CRISPR/Cas9 has also been used to generate knock-in mutations in various species; however, this knock-in rate is much lower than the random indel mutation rate because the knock-in requires the precise homologous recombination of the donor DNA. The rapidly developing technology has greatly improved the knock-in efficiency of CRISPR/Cas9. For example, through the use of NHEJ inhibitors, the knock-in rate was significantly increased in mammalian cells9,10. Recently, direct nuclear delivery of Cas9 protein complex with chemically synthesized dual RNA was reported to generate knock-in mice carrying a functional cassette with up to 50% efficiency11. Overall, the newly developed CRISPR/Cas9 system holds great promise for use in non-human primates and large animals to generate knock-in models of human diseases or to modify specific genes.

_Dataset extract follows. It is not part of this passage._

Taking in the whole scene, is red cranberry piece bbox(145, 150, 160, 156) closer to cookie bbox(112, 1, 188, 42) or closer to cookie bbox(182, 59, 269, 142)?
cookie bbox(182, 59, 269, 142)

Due to the considerable differences in anatomy, physiology, and genomics between rodents and primates, we now need to use non-human primates as complementary models to investigate disease pathogenesis12. The development of genomic editing via CRISPR/Cas9 makes it possible to generate non-human primate or large animal models to more faithfully mimic human diseases; however, there are still some technical limitations for its use in non-human primates. Thanks to important insights and findings from small animals, which have been widely studied with genomic editing approaches, these technical limitations will likely be overcome soon, and there will be more non-human primate and large animal models to validate important findings from small animal models or to reveal unique pathology and phenotypes that do not occur in small animals.